To address the aim in this paper, we analyze all the decisions made by the TLV between 2005 and 2011 where cost per QALY of the product was reported. We estimate whether or not the cost per QALY and severity of the disease are significantly related to the reimbursement decisions made by the TLV. Further, we analyze in more detail how the cost per QALY affects the likelihood of approved reimbursement by modelling the predicted probability of approval at different levels of the cost per QALY, i.e. what is the willingness to pay (WTP) per QALY as revealed by government decisions, or the implicit ‘QALY threshold’. Our contribution to the literature includes the fact that we analyze data from a new international context, with a decision-making context that uses a societal perspective (i.e. costs/effects beyond the healthcare sector should be accounted for), and also analyze decision making from an HTA authority that explicitly follows a value-based pricing (VBP) system, which is a direction towards which other HTA authorities, e.g. NICE, appear to be moving [16].
2 Methods
2.1 Data
Data for this study were extracted from all decisions made by the TLV between 2005 and 2011 (n = 354). Decisions are either based on a simple cost-minimization analysis (CMA) or a cost-utility analysis (CUA) [17]. CMA (price comparison) is used when a drug is judged to be clinically equivalent to the comparator (n = 252), whereas a CUA is needed if a pharmaceutical company claims an added therapeutic value and a price premium over its comparators (n = 102). We excluded two decisions beforehand since they were based on cost savings and QALY losses, and according to the TLV were treated as separate and unique cases.

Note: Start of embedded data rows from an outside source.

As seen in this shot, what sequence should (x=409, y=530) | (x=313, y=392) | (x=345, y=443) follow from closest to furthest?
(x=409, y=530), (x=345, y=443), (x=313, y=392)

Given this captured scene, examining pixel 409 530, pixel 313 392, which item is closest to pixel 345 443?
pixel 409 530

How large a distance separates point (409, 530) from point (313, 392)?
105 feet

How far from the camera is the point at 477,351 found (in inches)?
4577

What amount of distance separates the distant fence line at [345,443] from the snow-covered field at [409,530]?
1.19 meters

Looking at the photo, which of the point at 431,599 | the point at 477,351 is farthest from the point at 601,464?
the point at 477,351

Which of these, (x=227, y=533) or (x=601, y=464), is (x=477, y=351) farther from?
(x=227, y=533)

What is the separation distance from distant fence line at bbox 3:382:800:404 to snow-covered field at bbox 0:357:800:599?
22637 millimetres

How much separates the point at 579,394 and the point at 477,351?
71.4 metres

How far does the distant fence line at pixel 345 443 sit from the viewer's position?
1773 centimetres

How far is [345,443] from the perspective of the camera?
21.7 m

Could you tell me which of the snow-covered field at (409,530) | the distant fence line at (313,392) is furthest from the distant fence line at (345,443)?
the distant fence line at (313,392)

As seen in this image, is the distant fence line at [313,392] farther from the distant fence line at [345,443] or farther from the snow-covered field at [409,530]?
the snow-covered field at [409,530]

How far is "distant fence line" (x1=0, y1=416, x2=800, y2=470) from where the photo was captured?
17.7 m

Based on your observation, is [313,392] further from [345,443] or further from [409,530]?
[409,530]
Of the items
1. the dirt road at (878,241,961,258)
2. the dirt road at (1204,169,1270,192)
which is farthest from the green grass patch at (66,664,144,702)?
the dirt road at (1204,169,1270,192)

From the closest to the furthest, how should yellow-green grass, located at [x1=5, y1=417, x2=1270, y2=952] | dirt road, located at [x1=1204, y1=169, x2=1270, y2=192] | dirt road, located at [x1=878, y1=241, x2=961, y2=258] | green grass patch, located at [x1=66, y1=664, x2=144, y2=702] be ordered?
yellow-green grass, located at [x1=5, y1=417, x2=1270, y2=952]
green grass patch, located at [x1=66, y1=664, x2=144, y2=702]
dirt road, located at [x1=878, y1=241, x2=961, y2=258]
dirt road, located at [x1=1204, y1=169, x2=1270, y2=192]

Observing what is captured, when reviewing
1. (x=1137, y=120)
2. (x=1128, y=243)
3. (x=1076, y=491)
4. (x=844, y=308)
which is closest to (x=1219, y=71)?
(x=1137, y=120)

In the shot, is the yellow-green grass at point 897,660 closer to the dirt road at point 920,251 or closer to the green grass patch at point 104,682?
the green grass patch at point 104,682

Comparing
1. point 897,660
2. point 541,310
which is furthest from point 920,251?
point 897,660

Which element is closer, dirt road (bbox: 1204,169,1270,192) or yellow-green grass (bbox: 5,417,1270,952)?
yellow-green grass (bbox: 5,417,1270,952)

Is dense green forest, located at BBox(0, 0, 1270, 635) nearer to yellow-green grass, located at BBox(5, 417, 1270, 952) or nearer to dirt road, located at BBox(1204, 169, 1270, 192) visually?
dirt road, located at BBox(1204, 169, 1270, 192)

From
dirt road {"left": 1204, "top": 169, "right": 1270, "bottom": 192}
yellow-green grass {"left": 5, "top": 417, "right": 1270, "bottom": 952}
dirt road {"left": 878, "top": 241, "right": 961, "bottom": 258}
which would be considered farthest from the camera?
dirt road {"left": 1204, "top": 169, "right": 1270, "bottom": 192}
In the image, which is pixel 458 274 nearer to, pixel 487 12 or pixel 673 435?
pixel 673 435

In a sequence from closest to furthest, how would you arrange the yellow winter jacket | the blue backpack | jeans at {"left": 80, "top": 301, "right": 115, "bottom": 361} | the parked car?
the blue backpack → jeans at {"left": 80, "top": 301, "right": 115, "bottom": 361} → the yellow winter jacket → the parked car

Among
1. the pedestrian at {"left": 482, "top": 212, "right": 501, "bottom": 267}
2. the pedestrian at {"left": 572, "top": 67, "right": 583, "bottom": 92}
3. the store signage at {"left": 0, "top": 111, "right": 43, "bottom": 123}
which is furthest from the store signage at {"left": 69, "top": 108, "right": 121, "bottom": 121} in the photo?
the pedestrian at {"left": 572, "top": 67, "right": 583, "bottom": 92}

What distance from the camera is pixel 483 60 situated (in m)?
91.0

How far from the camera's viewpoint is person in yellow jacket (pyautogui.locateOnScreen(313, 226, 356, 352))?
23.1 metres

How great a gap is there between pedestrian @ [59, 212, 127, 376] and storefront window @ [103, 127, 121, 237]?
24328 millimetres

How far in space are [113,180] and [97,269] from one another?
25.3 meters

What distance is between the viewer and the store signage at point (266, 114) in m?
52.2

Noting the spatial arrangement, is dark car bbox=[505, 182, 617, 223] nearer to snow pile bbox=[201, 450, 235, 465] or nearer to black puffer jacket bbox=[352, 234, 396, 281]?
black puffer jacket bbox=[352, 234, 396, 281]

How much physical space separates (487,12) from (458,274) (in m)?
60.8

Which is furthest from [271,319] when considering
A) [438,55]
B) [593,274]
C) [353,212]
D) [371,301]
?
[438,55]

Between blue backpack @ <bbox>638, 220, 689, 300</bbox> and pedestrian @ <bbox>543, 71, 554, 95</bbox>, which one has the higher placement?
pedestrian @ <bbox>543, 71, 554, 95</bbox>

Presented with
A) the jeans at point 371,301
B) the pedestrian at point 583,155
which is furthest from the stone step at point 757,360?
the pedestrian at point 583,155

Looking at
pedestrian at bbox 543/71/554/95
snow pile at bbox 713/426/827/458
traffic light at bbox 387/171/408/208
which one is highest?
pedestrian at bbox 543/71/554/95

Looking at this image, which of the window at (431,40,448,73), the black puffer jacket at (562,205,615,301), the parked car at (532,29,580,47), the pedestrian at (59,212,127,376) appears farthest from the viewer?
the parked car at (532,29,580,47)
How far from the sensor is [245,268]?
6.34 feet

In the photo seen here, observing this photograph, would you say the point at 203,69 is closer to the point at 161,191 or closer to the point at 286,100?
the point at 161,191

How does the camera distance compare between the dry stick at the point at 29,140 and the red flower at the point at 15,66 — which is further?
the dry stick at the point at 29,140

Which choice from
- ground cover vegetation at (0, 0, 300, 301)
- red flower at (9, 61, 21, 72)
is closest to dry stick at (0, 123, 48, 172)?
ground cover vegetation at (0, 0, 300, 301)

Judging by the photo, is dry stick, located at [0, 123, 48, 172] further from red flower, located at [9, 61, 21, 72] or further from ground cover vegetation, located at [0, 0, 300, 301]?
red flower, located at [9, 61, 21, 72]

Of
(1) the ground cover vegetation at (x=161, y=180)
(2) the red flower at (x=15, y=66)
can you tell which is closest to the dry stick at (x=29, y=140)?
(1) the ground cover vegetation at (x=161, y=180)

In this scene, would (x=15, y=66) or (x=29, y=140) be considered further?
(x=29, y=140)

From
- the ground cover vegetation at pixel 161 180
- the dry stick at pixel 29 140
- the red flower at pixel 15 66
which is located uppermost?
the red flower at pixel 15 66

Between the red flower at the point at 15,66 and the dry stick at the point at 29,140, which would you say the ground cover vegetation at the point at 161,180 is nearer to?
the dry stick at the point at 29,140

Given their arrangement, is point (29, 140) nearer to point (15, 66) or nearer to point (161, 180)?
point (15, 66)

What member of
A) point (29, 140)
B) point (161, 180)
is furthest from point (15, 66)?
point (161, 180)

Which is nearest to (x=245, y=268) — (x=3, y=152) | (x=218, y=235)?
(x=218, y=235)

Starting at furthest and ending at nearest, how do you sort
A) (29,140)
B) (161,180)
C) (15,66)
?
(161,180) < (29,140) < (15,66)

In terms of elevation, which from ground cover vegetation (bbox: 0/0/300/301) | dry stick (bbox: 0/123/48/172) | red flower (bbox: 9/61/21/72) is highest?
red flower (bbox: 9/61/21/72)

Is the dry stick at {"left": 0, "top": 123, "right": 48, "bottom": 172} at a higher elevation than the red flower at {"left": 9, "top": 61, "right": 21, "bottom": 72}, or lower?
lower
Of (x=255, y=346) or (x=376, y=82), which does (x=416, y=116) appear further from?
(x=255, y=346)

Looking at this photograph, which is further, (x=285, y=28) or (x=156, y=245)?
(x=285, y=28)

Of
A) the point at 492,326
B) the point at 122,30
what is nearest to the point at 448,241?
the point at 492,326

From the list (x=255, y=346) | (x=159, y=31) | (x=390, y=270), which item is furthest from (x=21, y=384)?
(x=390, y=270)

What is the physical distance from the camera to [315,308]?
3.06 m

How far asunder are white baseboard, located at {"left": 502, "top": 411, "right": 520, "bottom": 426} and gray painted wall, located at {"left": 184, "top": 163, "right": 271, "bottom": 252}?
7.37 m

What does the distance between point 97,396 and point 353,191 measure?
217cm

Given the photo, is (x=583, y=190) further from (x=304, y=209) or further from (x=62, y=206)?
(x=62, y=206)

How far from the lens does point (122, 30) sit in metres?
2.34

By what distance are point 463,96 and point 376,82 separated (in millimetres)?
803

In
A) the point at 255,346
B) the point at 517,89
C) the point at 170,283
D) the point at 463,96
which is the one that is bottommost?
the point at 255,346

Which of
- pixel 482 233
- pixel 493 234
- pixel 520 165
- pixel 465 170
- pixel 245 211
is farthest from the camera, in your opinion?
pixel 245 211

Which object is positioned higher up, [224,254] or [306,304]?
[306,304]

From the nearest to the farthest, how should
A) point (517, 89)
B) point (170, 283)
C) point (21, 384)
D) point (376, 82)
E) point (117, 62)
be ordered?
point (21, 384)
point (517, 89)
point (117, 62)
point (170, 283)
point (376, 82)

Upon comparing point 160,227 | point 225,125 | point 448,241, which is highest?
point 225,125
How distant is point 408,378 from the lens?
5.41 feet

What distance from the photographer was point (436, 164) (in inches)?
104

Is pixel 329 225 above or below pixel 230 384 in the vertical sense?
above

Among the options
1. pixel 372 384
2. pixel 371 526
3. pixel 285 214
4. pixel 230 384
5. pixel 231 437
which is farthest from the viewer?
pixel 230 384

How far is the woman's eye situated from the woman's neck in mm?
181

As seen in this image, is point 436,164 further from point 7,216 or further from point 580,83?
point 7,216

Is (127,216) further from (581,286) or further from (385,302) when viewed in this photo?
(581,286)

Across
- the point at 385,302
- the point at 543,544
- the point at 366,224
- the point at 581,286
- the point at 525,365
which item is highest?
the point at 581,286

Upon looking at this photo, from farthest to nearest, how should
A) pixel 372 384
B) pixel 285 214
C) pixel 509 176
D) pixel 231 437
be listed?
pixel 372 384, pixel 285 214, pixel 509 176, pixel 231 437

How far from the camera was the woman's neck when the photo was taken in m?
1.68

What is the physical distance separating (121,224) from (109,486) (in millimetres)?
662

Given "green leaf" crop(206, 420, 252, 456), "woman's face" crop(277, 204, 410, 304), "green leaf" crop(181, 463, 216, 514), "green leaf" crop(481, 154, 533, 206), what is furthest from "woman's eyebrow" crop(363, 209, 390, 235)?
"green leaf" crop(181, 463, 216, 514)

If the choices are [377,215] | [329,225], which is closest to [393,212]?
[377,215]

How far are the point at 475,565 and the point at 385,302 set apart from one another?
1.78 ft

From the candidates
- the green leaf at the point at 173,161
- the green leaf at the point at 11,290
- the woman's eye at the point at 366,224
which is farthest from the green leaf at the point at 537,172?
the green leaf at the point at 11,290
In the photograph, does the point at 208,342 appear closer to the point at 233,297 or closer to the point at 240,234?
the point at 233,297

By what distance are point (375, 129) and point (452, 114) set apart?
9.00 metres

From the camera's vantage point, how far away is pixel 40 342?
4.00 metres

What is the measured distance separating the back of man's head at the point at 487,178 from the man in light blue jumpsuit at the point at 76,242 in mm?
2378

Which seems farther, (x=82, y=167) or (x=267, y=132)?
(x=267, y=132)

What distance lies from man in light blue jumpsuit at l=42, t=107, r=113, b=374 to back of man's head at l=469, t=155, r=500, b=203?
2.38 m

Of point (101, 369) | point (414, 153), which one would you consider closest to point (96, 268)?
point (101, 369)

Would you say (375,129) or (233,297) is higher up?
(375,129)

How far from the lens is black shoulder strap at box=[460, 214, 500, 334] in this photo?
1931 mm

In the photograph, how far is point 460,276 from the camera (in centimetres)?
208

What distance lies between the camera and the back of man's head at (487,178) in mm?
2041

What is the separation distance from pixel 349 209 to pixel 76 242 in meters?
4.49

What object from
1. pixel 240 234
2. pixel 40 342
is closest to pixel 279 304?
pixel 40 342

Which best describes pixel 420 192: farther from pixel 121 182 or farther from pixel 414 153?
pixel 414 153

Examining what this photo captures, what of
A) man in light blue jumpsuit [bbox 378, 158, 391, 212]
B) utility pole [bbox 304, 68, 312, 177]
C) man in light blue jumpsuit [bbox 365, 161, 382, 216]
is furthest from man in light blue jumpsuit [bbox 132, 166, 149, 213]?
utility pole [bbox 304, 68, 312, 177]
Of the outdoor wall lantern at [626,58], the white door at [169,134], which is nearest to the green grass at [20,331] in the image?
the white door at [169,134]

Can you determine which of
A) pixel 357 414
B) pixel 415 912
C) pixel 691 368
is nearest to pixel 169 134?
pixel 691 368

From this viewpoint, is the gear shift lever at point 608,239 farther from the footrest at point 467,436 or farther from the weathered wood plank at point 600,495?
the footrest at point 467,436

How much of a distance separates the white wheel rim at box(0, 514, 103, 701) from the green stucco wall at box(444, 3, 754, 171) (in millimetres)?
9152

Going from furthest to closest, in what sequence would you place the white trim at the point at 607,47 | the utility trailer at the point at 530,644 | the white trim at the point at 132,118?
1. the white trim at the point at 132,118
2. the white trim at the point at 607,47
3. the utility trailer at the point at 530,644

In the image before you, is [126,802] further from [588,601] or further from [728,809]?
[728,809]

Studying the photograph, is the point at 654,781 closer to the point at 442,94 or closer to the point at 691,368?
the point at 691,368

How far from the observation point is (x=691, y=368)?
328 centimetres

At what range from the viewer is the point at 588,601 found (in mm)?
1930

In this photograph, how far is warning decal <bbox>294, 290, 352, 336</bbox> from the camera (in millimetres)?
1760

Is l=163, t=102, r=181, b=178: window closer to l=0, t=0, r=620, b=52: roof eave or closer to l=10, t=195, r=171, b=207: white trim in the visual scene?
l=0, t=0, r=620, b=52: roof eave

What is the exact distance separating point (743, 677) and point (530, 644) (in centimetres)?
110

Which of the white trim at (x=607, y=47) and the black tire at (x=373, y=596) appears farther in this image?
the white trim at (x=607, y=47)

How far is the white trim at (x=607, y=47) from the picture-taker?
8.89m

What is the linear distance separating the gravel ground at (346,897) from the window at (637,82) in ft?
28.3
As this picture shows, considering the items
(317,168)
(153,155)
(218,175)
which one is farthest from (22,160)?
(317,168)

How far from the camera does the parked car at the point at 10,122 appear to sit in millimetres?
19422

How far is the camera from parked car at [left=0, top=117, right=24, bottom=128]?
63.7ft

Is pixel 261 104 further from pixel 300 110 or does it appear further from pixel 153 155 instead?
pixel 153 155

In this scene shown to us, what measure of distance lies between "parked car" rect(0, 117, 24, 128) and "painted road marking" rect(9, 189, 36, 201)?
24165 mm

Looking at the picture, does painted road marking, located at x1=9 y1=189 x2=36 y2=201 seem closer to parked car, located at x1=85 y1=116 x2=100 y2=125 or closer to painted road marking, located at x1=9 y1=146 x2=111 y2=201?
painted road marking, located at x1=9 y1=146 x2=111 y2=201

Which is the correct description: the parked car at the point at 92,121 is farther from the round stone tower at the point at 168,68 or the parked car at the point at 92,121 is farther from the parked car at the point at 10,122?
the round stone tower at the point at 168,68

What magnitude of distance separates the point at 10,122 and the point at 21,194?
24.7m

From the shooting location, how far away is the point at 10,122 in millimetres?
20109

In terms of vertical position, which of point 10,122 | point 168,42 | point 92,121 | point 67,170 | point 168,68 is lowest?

We retrieved the cost-per-QALY estimates and disease severity statements from the decisions based on a CUA. The cost per QALY estimate is supplied by the producer applying for reimbursement and then checked and evaluated by civil servants at the TLV, whereas the severity statement is made by the TLV board. In most cases, this information could be found in the official published decision (n = 70, comprising 45 severe diseases and 25 non-severe), but, if not, we retrieved this information from the assessment reports produced by the Reimbursement Application Unit at TLV (n = 32, comprising 11 severe diseases and 21 non-severe). The data extraction was performed independently by two individuals and then cross-checked. When discrepancies were found, the data were checked jointly and all discrepancies were resolved. Only data from the published decision can be regarded as the board’s official statement; the data from the assessment report are a product of the civil servants at the agency. As such, the latter is a weaker source of evidence. The board sometimes refrains from including cost-per-QALY and severity of disease data in the public decision without stating the reason for it (although one reason may be that the data are judged to be uncertain). It should also be noted that a number of companies withdrew their applications sometime during the TLV process but before the board decision (the number of withdrawn applications varied from 3 to 12 during the years studied).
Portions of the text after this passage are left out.